◆ **Excerpt**
What the french, toast?

Ahhh, Kinect Adventures.  The flagship title.  The Wii Sports of the Kinect peripheral.  It’s the game that everyone with a Kinect will have – by default the most popular title for the device.  What’s it like?  Let’s take a look…

I’ve already mentioned how well the Kinect performs on the whole.  Obviously, part of Kinect’s functionality depends on the game and its success in programming.  Titles like Game Party and Deca Sports Freedom have become famous launch titles for how poorly they respond to your movement.  Fortunately, Kinect Adventures doesn’t fall victim to that problem.  As one would hope for the game that comes bundled with the hardware and serves double purpose as a demonstration tool, Kinect Adventures works very well.

On its most basic level, Kinect Adventures is five mini-games in a greater package.  These mini-games can be played individually in Free Play mode, as an Adventure story with the games in a scrambled order in Adventure Mode, or in Time Attack mode.  The games are Rally Ball (a crazy dodgeball-ish game), River Rush (rafting), Space Pop (popping soap bubbles in a zero-gravity room), Reflex Ridge (a track-and-field inspired game on a rollercoaster-type track) and 20,000 Leaks (where you are stuck in a glass case underwater plugging leaks poked in the chamber by fish).  Each game has its own charms.

While playing, you are awarded bronze, silver, gold and platinum medals depending on your performance.  You are also awarded living statue trophies which you can bring to life with your own voice and movements, and your photo is taken three times per game by the Kinect camera and saved on your console.  Any of these recordings or photos can be uploaded to the internet and shared with your pals.

Of course, you can also play any of these games with a friend – either locally or over Xbox Live.



River Rush is my personal favorite.  Riding insane rapids through mountains, over huge jumps and even into the clouds never gets old.  The Kinect sensor works amazingly well with this game and every slight movement you make is registered.  The visuals are beautiful and it is easy to play this game continually for great lengths of time.  Or until you’re dead sore.

◆ **Supplied information**

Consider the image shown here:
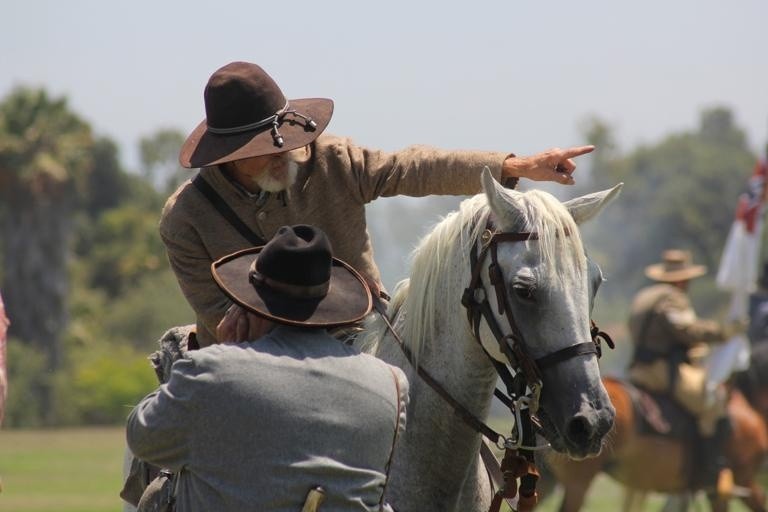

◆ **Requirement A**
According to the Kinect Adventures excerpt, how many times per game does the Kinect camera take the player's photo?
◆ **Requirement B**
Summarize the Kinect Adventures excerpt in two sentences.

◆ **Output A**
Three times per game.

◆ **Output B**
Kinect Adventures, the game bundled with the Kinect, responds well to movement and contains five mini-games playable in Free Play, Adventure, or Time Attack mode, alone or with a friend locally or over Xbox Live. Players earn medals and living statue trophies, and photos taken during play can be shared online, with River Rush singled out as the author's favorite for its responsive controls and beautiful visuals.